Public Blockchains AND – Private UMA) User Managed Access
Public blockchains and private UMA
Convener: Adrian Gropper
Notes-taker(s): Scott Mace
Discussion notes, key understandings, outstanding questions, observations, and, if appropriate to this discussion: action items, next steps:
Adrian draws a stack:
- User at top
- Mobile device
- DID (decentralized distributed ID)
One model for how to create an agent is something called UMA, User Managed Access, been worked on for about 8 years.
What this agent does is when somebody like a doctor (Bob) wants to have access to something about patient Alice, the lab creates a resource, has an API. Alice might be completely anonymous or pseudonymous. Healthcare allows for that. Bob is the requesting party. The directory may or may not exist. Bob gets the idea there’s something about Alice that the lab has. The HIE is the agent. The lab could be anything that has personal information about you. As a servicer to you Alice, I’m going to register this result. Bob figures out sometime later that Alice has a test result and goes there. The resource says yeah I have a test result but I can’t give it to you. You have to go to Alice’s agent. First, Bob brings a context. This is what we’re calling the self-sovereign stack. Bob is bringing a context and bringing credentials. He will bring his medical license. And the agent will be autonomous. I will claim the most interesting aspect of the agent is in terms of AI and machine learning without it being owned by anybody. When the agent looks at the context and the credentials, the agent returns an access token to Bob. Taken by Bob’s client to the lab. The lab gives the resource to Bob’s client. Based on a theory called the object capabilities model. Can’t use access control lists to just give Bob the answer. Why the mobile? This is where the biometrics live or things that behave like the biometrics. What makes it convenient and practical for Alice as a person to control their agent and the DID. UMA lives in this layer (agent) where everything is private. Maybe running in a closet in my house. Agent is not online all the time. It can be lost. You might want to have multiple agents. It’s a practical issue, not a philosophical one.

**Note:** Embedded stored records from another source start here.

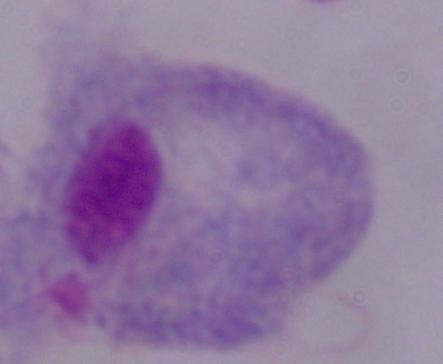 A trichomonad is shown. 1000x magnification. Micrograph.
Classify this cell by malaria status.
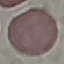
It is uninfected.

Summary:
  - Stain: Giemsa
  - Capture: smartphone camera at the microscope eyepiece
  - Image type: automatically extracted cell patch, resized to 64 × 64 pixels
  - Preparation: thin smear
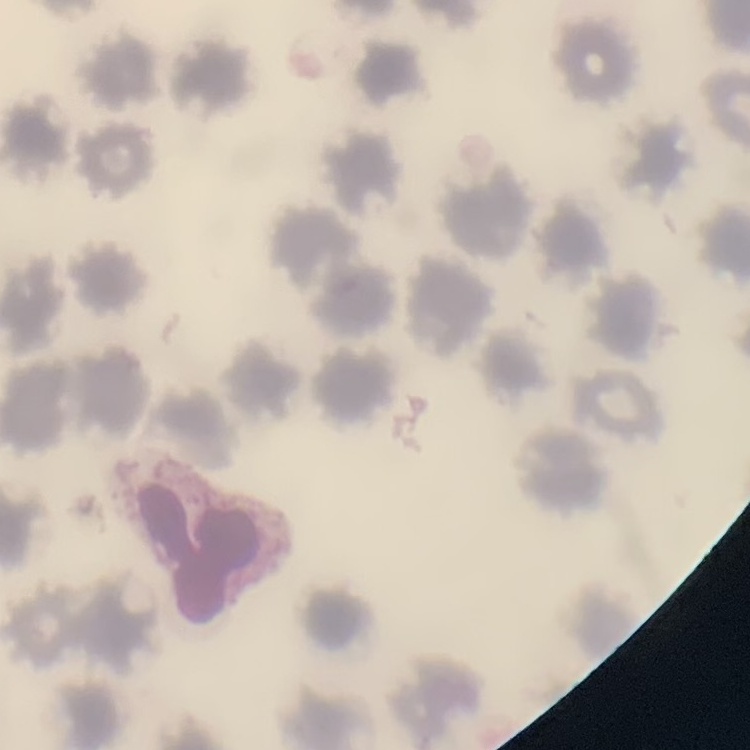

{
  "red_blood_cell_morphology": "no rouleaux formation",
  "preparation": "thin blood film",
  "image_type": "one tile cut from a larger photomicrograph",
  "stain": "Field's or Giemsa"
}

Q: Will there be companies running agents in people’s closets?
A: We hope so. Two issues. How do we get the world to play by these rules? Not in the nature of manufacturers, service providers, even doctors to give users control. How about the design of the stack? How do we give the labs or manufacturers, drug companies, primary service providers (not data brokers) potential? Second problem, how do we make it cost effective for everybody to be able to run their agent in a self-sovereign way without having to compromise by having a data broker seeing or monetizing my data. There are two camps. Slowly the world is shifting. Two years ago, there was no blockchain and all federation. In healthcare, federation does not work and has never worked. Healthcare is provided by everything from a VA hospital to a nursing home or a doctor that’s semi-legal in a poor neighborhood. You cannot have effective federations around identity in healthcare. So what’s been happening at IIW, people are paying more attention to self-sovereign identity. It doesnt mean you can’t use federation, but it means you don’t need to use federation. Alice can decide to whitelist federated IDPs. If Bob says I don’t have any ID but I have my Gmail address. HIE of One says oh that’s fine. There are certain things I will trust Google as an identity provider to do. Sutter Health is an identity provider.
Alan H. Karp: Patients love this. My choice was doctors see my medical records or not. With a token I give the guy doing my X-ray a subset of my record.
Adrian: With standard HIEs you have either an opt-in or opt-out agreement. None of them are wildly successful. You’re basically opting in to a certain set of policies. Imagine an HIE opt-in agreement.
Alan: Think of them as your Google privacy settings.
Adrian: In the case of psych info, whether Alice has control over that info is a debatable point. Is identity what I assert, or what others say about me?
Q: As people get older they designate a health agent. They can be guardians.
Adrian: Yes I’ve oversimplified by not dealing with guardianship. Delegation with attenuation.
Alan: If Bob gets a credential from Alice to see the lab report, can he give a subscope token for someone else, like a nurse.
Q: Never made it to RFC. There’s token chaining. The more UMA approach is for Bob to redelegate rights for someone else to get a token.
Adrian: In this stack, and the protocols associated with it, the lowest level is by definition public. No one is proposing private DID systems yet. Would be a corner case. DID documents may be IPFS or in the blockchain directly. Everything above it needs to be private. One of the reasons that drives this whole philosophy is the increasing importance of machine learning and AI. The only place that has access to your policies. I don’t have to declare if I’m a Democrat or a Republican to anyone. How do we create a gig economy for physicians. Credentialing. Prescriptions. Secure transactions. Reputation. Some matching function. In general, the first two of those are handled by the standards we have today. The reputation piece is very squishy. Matchmaking is just out of scope.